SET TASK:
Count the lines in the items below that contain the word "pole", and give only the number.

ENTRIES PROVIDED:
begin
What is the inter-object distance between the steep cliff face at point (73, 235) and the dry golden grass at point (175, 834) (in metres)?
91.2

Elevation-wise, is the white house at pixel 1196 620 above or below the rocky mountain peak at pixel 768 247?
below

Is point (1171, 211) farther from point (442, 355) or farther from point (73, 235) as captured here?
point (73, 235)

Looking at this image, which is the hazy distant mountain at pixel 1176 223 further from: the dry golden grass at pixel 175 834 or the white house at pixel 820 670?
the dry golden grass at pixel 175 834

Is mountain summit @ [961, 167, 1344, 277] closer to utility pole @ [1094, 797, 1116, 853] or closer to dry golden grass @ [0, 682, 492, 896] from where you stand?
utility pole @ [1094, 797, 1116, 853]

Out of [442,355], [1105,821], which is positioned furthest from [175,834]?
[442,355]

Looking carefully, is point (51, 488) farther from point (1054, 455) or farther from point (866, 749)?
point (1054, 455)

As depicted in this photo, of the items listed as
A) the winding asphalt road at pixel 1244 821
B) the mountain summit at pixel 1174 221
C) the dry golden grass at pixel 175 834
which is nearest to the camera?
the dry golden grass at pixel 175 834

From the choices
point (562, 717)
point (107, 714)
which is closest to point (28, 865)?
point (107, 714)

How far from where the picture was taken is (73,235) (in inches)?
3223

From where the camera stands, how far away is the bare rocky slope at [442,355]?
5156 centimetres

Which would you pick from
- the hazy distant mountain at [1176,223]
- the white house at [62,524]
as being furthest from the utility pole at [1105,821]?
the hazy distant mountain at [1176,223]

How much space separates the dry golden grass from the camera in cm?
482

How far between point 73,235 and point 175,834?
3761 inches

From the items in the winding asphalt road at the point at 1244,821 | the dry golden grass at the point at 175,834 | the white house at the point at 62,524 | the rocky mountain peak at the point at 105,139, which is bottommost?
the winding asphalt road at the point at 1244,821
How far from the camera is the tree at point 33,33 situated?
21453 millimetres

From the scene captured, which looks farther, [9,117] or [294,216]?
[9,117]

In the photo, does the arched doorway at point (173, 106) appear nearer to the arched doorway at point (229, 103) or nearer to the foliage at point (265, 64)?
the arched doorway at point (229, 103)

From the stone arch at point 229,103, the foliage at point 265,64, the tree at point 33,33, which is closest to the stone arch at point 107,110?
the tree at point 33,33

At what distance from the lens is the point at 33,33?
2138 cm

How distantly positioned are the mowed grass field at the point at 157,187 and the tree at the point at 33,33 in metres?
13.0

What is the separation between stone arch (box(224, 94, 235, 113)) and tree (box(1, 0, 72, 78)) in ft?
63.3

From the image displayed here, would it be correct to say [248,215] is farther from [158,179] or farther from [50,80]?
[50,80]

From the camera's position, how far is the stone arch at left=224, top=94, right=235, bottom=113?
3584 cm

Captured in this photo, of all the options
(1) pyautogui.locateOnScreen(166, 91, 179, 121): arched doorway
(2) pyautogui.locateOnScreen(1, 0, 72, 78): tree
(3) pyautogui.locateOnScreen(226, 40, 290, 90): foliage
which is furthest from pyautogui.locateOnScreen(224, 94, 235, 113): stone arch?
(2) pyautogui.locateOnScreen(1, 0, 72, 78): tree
end
FINISHED ANSWER:
3